Long runs on this single-GPU Windows box died twice — sleep (step 6,558) and session teardown (step 27,106), both silent (no traceback). Fixes, now standard:

--resume <ckpt> — restores model + optimizer + RNG + data cursor → bit-exact continuation (verified resume delta 0.0). last.pt saved every 250 steps.
Scheduled Task launch — Task Scheduler owns the process, so it survives the app/session closing.
Graceful STOP file — pause-at-will: trainer checkpoints within ~2 s and exits, freeing VRAM.
Auto-resume loop (run_100m_pipeline.cmd) — relaunches from last.pt on any crash, honors STOP, stops at completion.
Sleep disabled (powercfg) during runs.

Pause / resume workflow (current 100M run)

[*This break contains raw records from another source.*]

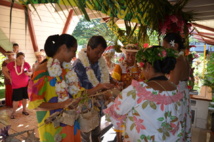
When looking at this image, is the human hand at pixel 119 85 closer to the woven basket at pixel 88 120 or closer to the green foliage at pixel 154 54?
the woven basket at pixel 88 120

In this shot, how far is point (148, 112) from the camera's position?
1.28 meters

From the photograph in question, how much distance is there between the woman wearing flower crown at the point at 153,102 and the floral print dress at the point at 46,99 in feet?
1.59

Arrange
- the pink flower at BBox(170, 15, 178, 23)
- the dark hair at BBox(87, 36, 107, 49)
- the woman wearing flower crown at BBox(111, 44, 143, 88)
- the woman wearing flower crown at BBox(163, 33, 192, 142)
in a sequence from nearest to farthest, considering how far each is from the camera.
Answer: the dark hair at BBox(87, 36, 107, 49)
the woman wearing flower crown at BBox(163, 33, 192, 142)
the pink flower at BBox(170, 15, 178, 23)
the woman wearing flower crown at BBox(111, 44, 143, 88)

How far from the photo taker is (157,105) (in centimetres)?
128

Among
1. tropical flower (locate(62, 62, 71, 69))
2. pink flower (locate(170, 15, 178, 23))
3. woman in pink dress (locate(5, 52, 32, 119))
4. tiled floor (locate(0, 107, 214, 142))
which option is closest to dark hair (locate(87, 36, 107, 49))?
tropical flower (locate(62, 62, 71, 69))

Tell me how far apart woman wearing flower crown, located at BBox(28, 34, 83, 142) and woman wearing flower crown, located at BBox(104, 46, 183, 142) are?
469mm

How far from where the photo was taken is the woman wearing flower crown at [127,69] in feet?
9.11

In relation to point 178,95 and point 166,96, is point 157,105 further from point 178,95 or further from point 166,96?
point 178,95

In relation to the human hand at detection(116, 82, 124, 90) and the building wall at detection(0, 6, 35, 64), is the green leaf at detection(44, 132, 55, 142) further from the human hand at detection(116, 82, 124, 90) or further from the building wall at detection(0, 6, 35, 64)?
the building wall at detection(0, 6, 35, 64)

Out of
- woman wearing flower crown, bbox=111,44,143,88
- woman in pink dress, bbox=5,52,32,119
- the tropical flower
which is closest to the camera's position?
the tropical flower

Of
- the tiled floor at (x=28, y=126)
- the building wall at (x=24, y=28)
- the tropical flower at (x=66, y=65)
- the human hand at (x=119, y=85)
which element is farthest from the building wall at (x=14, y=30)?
the tropical flower at (x=66, y=65)

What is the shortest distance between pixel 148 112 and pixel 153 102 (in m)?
0.09

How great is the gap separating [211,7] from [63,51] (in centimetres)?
310

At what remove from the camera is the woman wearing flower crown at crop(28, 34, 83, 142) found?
1341mm
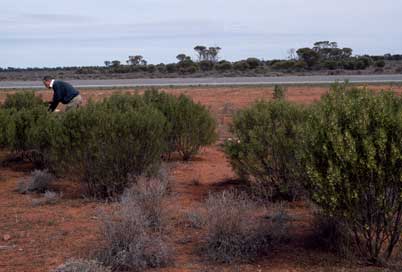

Pause: create runs/smoke_100m_16k_4b/STOP (pause_100m.cmd) → checkpoints + frees GPU.
Resume: clear STOP, restart the task (resume_100m.cmd) → continues from last.pt.
All state is on disk → a reboot is safe; it stays parked until explicitly resumed.

10. Artifact index

Configs: configs/smoke_10m.yaml (A), smoke_12m_16k_800m.yaml (B/C), smoke_100m_16k.yaml (D)
Tokenizers: tokenizers/fineweb_edu_smoke_8k, …_16k
Data: data/fineweb_edu_smoke_8k (A), …_16k_800m (B), fineweb_edu_100m_16k (D), sft_16k (C)
Runs: runs/<name>/ — each has summary.json, metrics.jsonl, checkpoints, generated_samples.txt
Ops scripts: run_100m_pipeline.cmd, pause_100m.cmd, resume_100m.cmd

Model D is paused mid-pretraining at step 31,892/61,036. Resume to finish the remaining ~13 h + auto-SFT. This document should be updated when D and its SFT complete.